Menuju Persatuan Gerak Gerakan Islam


Sebenarnya aku ini orang Ansar yang terbanyak hartanya”, kata Saad bin Rabi’ dari kaum Anshar kepada saudara barunya Abdurrahman bin ‘Auf dari kaum Muhajjirin. “sekarang aku hendak bagi dua, istriku pun dua, kau pilihlah mana seorang daripada mereka yang berkenan di hatimu, dan aku hendak ceraikan. Selepas habis iddahnya maka nikahilah”, lanjutnya.

“Semoga Allah memberikan keberkahan pada keluarga dan hartamu”, Jawab Abdurrahman bin ‘Auf. “ aku hanya ingin tahu dimana letak pasar." Lalu, Saad bin Rabi’ pun menunjukkan letak pasa Bani Qunaiqa’.

Inilah sebuah cerita indah dan langka yang terangkum dalam Shahih Muslim dimana persatuan serta persaudaraan melahirkan sebuah produktivitas luar biasa: peradaban Islam. Proyek persaudaraan yang dilakukan oleh Rasulullah antara Anshar dan Muhajirin itupun akhirnya menemui hasilnya. Inilah yang menjadi pondasi bagi terbentuknya peradaban Islam hingga ia tegak berdiri sampai saat ini.

# # # # #

[TUJUAN TUGAS]
[1] Tuliskan kembali secara persis sebagian kisah persaudaraan Anshar dan Muhajirin di atas. Mulailah dari kata-kata "Inilah sebuah cerita" dan berhentilah setelah kata-kata "sampai saat ini.".
[2] Jawablah pertanyaan berikut berdasarkan kisah persaudaraan Anshar dan Muhajirin di atas.
(a) Saad bin Rabi' berasal dari kaum mana?
(b) Apa yang ingin diketahui Abdurrahman bin 'Auf?
(c) Dalam kitab apa cerita ini terangkum?

# # # # #

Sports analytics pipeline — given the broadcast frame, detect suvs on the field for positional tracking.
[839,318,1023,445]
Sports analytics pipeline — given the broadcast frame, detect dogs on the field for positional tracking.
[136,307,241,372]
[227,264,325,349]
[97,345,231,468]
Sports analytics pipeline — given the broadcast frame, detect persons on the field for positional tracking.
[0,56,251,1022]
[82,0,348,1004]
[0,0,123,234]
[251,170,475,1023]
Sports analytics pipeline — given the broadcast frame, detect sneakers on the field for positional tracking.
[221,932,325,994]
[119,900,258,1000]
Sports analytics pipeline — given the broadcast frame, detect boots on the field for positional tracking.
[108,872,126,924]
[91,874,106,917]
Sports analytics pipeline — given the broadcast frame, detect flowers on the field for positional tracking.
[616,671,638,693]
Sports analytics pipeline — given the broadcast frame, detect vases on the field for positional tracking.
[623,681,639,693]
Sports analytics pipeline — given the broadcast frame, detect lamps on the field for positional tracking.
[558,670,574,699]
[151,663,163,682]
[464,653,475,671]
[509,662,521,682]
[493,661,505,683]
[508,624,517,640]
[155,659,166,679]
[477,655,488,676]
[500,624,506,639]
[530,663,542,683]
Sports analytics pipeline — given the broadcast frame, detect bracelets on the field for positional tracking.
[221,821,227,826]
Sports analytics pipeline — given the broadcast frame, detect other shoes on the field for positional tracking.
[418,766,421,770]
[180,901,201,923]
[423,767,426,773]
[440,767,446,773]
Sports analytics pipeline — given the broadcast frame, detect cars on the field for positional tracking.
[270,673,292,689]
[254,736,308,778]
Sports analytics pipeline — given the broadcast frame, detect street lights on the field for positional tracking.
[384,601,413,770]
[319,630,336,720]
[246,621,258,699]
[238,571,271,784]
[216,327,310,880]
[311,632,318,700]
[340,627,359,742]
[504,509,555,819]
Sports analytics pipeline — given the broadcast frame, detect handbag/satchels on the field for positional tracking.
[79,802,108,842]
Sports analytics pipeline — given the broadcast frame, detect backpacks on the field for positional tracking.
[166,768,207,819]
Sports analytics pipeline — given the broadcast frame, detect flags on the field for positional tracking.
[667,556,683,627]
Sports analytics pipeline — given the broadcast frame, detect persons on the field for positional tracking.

# # # # #

[HASIL TUGAS]
[1]
Inilah sebuah cerita indah dan langka yang terangkum dalam Shahih Muslim dimana persatuan serta persaudaraan melahirkan sebuah produktivitas luar biasa: peradaban Islam. Proyek persaudaraan yang dilakukan oleh Rasulullah antara Anshar dan Muhajirin itupun akhirnya menemui hasilnya. Inilah yang menjadi pondasi bagi terbentuknya peradaban Islam hingga ia tegak berdiri sampai saat ini.

[2]
(a) Kaum Anshar.
(b) Letak pasar.
(c) Shahih Muslim.